SUPPLIED ENTRIES
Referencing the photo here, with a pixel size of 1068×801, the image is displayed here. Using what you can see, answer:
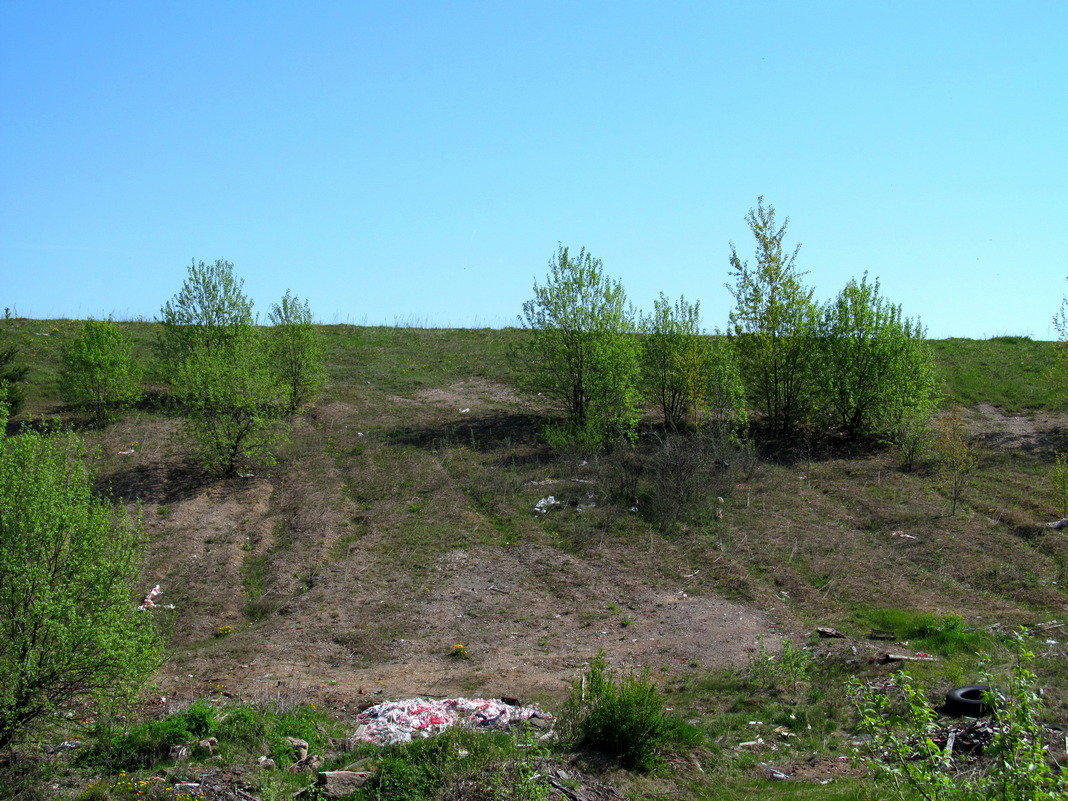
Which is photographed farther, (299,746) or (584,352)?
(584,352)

* * *

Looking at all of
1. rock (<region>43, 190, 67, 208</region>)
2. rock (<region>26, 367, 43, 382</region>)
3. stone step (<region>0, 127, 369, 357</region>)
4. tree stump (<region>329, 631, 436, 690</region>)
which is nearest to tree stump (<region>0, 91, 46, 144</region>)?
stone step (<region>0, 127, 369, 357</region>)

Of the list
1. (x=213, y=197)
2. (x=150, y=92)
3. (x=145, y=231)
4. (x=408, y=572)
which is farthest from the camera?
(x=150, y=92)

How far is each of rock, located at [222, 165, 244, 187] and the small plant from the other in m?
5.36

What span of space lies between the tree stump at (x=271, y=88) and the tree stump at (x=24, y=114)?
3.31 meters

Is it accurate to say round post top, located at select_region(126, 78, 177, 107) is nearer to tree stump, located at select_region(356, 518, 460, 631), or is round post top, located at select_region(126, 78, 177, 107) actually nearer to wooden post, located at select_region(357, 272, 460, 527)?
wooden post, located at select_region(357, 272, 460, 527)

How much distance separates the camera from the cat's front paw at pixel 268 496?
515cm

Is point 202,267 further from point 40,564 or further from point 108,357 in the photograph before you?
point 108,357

...

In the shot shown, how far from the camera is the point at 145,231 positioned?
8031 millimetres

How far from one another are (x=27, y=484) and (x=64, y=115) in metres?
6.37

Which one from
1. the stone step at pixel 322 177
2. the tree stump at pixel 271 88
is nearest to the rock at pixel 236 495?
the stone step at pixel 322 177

GIVEN INSTRUCTION
List the rows from the line with "Of the list" up to and including the line with "3.31 meters" as a numbered list, omitting blank lines.

EXPECTED OUTPUT
1. Of the list
2. 1. (x=213, y=197)
3. 2. (x=150, y=92)
4. 3. (x=145, y=231)
5. 4. (x=408, y=572)
6. which is farthest from the camera?
7. (x=150, y=92)
8. How far is each of rock, located at [222, 165, 244, 187] and the small plant from the other in m?
9. 5.36
10. What span of space lies between the tree stump at (x=271, y=88) and the tree stump at (x=24, y=114)?
11. 3.31 meters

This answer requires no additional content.